Resolution Revisited


I will sing of steadfast love and justice;
    to you, O Lord, I will make music.
I will ponder the way that is blameless.
    Oh when will you come to me?
I will walk with integrity of heart
    within my house;
I will not set before my eyes
    anything that is worthless.
I hate the work of those who fall away;
    it shall not cling to me.
A perverse heart shall be far from me;
    I will know nothing of evil.

Psalm 101:1-4, ESV

A couple New Years ago, I decided to make these my theme verses for the upcoming year.  I read them again this week and realized they are just as worthy a goal for my life now as they were then.

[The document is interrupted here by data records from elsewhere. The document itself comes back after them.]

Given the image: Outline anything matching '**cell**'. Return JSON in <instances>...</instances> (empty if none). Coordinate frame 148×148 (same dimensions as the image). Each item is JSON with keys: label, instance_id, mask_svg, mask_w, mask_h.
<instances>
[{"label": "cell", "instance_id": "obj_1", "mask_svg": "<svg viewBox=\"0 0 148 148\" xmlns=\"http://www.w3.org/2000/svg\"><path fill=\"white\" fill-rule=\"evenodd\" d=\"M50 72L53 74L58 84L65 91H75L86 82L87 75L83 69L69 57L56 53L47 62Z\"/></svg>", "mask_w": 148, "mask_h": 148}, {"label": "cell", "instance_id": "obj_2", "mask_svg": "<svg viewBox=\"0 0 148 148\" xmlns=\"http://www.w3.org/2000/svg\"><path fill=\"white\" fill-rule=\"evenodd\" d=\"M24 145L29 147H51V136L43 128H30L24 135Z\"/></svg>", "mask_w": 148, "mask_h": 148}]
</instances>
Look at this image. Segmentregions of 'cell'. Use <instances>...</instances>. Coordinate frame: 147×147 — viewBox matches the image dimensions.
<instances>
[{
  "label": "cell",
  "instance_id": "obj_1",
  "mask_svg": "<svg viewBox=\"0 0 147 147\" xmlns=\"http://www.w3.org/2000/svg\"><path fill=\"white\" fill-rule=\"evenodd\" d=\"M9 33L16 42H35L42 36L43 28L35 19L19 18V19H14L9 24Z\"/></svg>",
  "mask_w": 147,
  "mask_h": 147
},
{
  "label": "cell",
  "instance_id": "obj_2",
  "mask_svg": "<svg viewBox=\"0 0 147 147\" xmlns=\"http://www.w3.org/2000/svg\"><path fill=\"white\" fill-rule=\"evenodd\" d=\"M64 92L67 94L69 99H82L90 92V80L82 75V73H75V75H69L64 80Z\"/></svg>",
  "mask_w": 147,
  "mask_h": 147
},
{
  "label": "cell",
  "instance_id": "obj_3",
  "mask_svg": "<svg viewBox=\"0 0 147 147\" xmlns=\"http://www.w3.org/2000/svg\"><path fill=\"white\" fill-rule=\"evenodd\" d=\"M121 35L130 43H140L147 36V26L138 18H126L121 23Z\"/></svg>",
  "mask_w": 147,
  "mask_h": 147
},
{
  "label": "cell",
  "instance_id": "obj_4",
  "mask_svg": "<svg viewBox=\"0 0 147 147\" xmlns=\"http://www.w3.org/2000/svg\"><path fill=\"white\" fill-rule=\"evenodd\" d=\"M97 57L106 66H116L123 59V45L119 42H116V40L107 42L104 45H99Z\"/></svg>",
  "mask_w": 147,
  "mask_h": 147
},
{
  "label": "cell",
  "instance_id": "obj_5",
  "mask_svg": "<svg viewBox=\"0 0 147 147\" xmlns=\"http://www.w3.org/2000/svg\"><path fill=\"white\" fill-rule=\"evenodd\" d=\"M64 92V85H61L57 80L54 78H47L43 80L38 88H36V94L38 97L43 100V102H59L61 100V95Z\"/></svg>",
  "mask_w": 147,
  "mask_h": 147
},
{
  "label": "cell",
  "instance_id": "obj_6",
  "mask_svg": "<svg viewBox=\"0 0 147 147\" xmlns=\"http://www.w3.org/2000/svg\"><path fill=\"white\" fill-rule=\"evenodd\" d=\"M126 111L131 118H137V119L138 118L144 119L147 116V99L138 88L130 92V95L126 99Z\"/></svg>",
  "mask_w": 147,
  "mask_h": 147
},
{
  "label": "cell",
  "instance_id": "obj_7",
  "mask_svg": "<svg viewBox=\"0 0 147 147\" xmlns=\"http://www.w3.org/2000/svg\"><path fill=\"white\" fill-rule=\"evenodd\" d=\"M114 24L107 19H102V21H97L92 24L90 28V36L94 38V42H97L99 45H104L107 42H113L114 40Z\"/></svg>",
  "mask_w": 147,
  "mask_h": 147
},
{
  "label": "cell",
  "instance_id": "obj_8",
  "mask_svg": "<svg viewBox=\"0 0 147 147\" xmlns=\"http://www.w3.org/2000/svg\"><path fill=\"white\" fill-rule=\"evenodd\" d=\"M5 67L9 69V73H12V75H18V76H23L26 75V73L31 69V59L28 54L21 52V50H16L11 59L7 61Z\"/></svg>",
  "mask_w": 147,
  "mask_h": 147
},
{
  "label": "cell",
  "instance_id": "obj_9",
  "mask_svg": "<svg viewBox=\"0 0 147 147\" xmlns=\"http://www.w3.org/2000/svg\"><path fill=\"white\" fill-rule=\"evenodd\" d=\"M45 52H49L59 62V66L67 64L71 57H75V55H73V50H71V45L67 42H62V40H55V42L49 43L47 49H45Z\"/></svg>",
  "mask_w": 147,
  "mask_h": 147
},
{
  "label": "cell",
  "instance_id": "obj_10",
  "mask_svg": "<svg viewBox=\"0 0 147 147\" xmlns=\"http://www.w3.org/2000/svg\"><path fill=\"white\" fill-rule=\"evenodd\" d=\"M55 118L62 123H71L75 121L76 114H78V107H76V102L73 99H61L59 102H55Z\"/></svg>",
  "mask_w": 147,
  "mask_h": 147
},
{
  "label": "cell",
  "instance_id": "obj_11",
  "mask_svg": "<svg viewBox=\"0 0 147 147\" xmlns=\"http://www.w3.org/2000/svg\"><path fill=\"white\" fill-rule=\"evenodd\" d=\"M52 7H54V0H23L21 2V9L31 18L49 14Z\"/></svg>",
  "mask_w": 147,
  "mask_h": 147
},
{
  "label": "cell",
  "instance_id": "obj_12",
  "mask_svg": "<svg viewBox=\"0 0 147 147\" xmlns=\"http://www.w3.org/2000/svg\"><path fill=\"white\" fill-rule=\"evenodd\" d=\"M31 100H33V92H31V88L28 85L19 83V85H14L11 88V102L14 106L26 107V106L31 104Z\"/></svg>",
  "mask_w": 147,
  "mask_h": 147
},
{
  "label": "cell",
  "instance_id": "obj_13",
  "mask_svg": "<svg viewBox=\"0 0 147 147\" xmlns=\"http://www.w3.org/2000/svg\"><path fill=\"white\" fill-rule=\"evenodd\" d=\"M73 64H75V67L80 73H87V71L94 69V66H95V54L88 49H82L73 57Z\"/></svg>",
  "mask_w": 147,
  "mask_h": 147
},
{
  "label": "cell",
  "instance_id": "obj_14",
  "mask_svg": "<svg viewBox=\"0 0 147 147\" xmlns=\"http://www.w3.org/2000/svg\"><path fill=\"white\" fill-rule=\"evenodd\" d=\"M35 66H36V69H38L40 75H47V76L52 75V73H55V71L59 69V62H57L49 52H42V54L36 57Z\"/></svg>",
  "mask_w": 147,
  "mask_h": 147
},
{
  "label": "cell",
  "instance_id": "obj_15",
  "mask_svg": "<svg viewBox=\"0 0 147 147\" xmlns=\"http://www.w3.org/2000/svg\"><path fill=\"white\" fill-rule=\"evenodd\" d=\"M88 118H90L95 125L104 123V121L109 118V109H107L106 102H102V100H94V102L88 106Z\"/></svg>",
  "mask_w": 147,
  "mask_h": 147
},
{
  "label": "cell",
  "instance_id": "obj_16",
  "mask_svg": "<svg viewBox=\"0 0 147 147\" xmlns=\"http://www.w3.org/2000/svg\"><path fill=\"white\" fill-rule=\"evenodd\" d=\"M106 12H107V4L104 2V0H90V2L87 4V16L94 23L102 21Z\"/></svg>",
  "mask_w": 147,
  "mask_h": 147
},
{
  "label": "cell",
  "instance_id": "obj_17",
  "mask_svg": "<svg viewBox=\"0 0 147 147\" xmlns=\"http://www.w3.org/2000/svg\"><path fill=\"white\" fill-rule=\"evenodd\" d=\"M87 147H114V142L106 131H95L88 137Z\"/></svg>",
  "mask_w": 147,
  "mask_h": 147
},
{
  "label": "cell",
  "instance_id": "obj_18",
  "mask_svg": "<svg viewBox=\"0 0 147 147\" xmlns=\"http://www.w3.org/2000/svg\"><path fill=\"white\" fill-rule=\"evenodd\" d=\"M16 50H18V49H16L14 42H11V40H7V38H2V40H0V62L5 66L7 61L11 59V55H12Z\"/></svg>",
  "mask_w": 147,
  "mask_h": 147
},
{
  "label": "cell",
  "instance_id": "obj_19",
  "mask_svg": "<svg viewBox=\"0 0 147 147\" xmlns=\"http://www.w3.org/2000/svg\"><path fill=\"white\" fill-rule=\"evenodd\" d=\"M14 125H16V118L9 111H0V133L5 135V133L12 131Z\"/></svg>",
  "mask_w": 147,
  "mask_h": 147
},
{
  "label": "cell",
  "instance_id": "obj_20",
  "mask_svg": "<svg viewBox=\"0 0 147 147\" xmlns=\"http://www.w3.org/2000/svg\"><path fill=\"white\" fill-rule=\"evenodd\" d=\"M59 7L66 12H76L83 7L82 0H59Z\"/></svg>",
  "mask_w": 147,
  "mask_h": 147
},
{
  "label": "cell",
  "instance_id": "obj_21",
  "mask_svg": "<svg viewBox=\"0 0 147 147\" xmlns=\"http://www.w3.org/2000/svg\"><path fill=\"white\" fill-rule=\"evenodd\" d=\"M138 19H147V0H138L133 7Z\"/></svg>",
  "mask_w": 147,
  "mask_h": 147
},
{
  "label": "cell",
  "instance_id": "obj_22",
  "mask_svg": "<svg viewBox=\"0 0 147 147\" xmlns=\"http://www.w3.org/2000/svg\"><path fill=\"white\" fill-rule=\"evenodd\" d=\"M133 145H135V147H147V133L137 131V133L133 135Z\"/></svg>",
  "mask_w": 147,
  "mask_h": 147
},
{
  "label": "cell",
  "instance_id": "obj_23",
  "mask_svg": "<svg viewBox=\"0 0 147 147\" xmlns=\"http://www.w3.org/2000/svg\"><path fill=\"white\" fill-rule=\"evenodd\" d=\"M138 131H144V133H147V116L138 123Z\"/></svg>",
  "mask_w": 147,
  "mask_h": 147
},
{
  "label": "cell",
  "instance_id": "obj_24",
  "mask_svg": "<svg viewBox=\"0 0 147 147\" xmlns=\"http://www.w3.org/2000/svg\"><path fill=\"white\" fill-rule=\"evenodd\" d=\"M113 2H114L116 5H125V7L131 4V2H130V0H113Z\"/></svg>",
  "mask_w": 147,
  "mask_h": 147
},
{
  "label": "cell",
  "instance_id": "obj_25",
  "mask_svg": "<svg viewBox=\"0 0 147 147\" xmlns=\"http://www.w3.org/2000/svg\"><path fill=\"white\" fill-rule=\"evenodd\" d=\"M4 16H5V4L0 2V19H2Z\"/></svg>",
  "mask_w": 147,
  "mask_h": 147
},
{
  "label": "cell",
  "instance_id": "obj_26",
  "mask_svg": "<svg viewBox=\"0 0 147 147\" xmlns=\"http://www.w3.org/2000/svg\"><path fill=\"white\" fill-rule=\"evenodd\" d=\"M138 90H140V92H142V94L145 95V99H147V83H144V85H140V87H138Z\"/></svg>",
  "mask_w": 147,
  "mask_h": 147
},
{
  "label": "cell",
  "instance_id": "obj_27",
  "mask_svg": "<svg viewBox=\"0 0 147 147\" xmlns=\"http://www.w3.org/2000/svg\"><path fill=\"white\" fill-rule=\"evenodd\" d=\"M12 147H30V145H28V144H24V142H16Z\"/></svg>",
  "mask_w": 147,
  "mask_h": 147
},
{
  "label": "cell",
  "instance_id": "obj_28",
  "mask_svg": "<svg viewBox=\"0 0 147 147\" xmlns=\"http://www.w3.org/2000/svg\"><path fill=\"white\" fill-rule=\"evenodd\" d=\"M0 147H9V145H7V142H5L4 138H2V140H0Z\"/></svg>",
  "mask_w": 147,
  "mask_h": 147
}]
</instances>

These words are more challenging than they may seem at first glance.  How many things do I ponder that are "blameless" or what might I spend time thinking about or looking at that is of no eternal value or "worthless?"  Do I really spend time praising the Lord for his steadfast love and his justice?  Do I live every day "with integrity of heart" and flee from a "perverse heart?"  Do I truly "know nothing of evil?"  

All these things are easier said than done, but the benefit of closeness with my Jesus as a result of my personal holiness and purity in my life more than outweighs the challenge.  These are fights well worth fighting because the victories are so worth it.  

New Year's resolution?  Not really.  Daily resolution?  Absolutely.